## Fragmento del texto
%%
La escena y el crimen

Es interesante relacionar este texto de Lamas con la experiencia del movimiento feminista argentino, ya que el primer ejemplo práctico de su teoría nació aquí, a partir de la denuncia que realizó el Movimiento Evita por los insultos que escupió el inclasificable Baby Etchecopar a una de sus integrantes. Lo condenaron a ceder 5 minutos de su espacio radial a diez referentes del movimiento feminista, además de obligarlo a donar quince mil pesos a Cáritas. La “sanción” se ideó en una asamblea de mujeres que reunió a integrantes de ese movimiento con militantes feministas de base –para decirlo en términos ideológicos clásicos-, todas interesadas en encontrar una forma “no punitivista” de ponerle límites a esa violenta prédica machista.
Ahora es en la Universidad Nacional de la Patagonia donde se ha creado otro procedimiento inédito para terminar con lo que clasifican como una “pedagogía machista”. La abogada Verónica Heredia, patrocinante junto a María Cristina Pagasartundua de las ocho denuncias realizadas por docentes y alumnas contra el profesor Bruno Sancci, cuenta así cómo se construyó esta demanda: “Conocí a Mariela Flores Torres en la Comisión contra la Impunidad, trabajando en los casos de violencia policial e institucional. Fue ella la primera en escribir en las redes sociales, el 12 de diciembre pasado, que durante una clase el profesor le había dicho delante de todos: ´Tenés tetas, pero pensás como hombre: por eso sos inteligente´. A partir de ese post se generó una catarata de testimonios que fueron dando cuenta de una situación que espanta”.
Leídos en conjunto, esas voces de mujeres encadenadas una detrás de otra dan cuenta de un caso que involucra a un docente que es titular de cuatro materias que se deben cursar al comienzo, a mitad y al final de la carrera, en una universidad en la cual el cuerpo docente está copado por el Poder Judicial, -“para dar clase tenés que ser juez y para ser juez, tenés que ser docente”, señala Heredia- y desde un claustro cuya misión es formar a quienes juzgan y forman: docentes y abogados. Por otro lado, los testimonios son de profesoras, investigadoras y alumnas, todas con altos puntajes académicos; muchas, militantes y varias con participación activa en la vida política comunitaria y universitaria. La postal es, en sí misma, descriptiva de una situación que dispara una pregunta tras otra.
¿Puede un docente reprobar o aprobar a una mujer porque es gorda? ¿Puede citarla fuera de la universidad para conversar sobre su tesis de grado y luego jactarse de esa cita en el aula? ¿Puede una mujer con formación universitaria, entrenada para hablar de pie y para escribir con exactitud, someterse y callarse?
Puede.
“Escribo y tiemblo”, dice uno de los testimonios. “No recuerdo cómo salí de ahí y tampoco cómo regresé a casa”, dice otra.“Lo peor me pasó cursando Didáctica Específica”, puntualiza otra. “Me dijo todo el tiempo que no había nada que yo pudiera hacer o decir que él no se enterara, que él tenía herramientas para acceder a mis correos electrónicos, a mis mensajes de texto; y que se enteraba de todo lo que yo hacía o decía. Yo sólo quería aprobar la materia”, completa otra más.
%%
## Material recopilado
%%
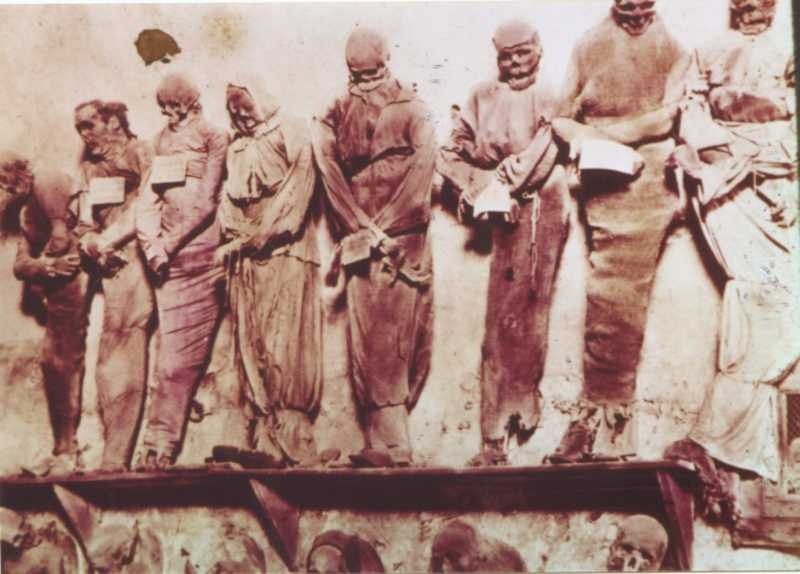 [world's bizarre catacombs 20[3].jpg]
%%
## Conjunto de tareas
[1] Imprime la parte del fragmento que va de "Es interesante relacionar" a "violenta prédica machista.", ambos incluidos.
[2] Según el fragmento, ¿cuántos minutos de su espacio radial tuvo que ceder Baby Etchecopar?
[3] Explica en una a tres oraciones por qué, según el fragmento, resulta interesante relacionar el texto de Lamas con la experiencia del movimiento feminista argentino.

## Ejercicio resuelto
[1]
Es interesante relacionar este texto de Lamas con la experiencia del movimiento feminista argentino, ya que el primer ejemplo práctico de su teoría nació aquí, a partir de la denuncia que realizó el Movimiento Evita por los insultos que escupió el inclasificable Baby Etchecopar a una de sus integrantes. Lo condenaron a ceder 5 minutos de su espacio radial a diez referentes del movimiento feminista, además de obligarlo a donar quince mil pesos a Cáritas. La “sanción” se ideó en una asamblea de mujeres que reunió a integrantes de ese movimiento con militantes feministas de base –para decirlo en términos ideológicos clásicos-, todas interesadas en encontrar una forma “no punitivista” de ponerle límites a esa violenta prédica machista.

[2] Cinco minutos.

[3] Porque el primer ejemplo práctico de su teoría nació en la Argentina. Surgió a partir de la denuncia que hizo el Movimiento Evita por los insultos que Baby Etchecopar dirigió a una de sus integrantes.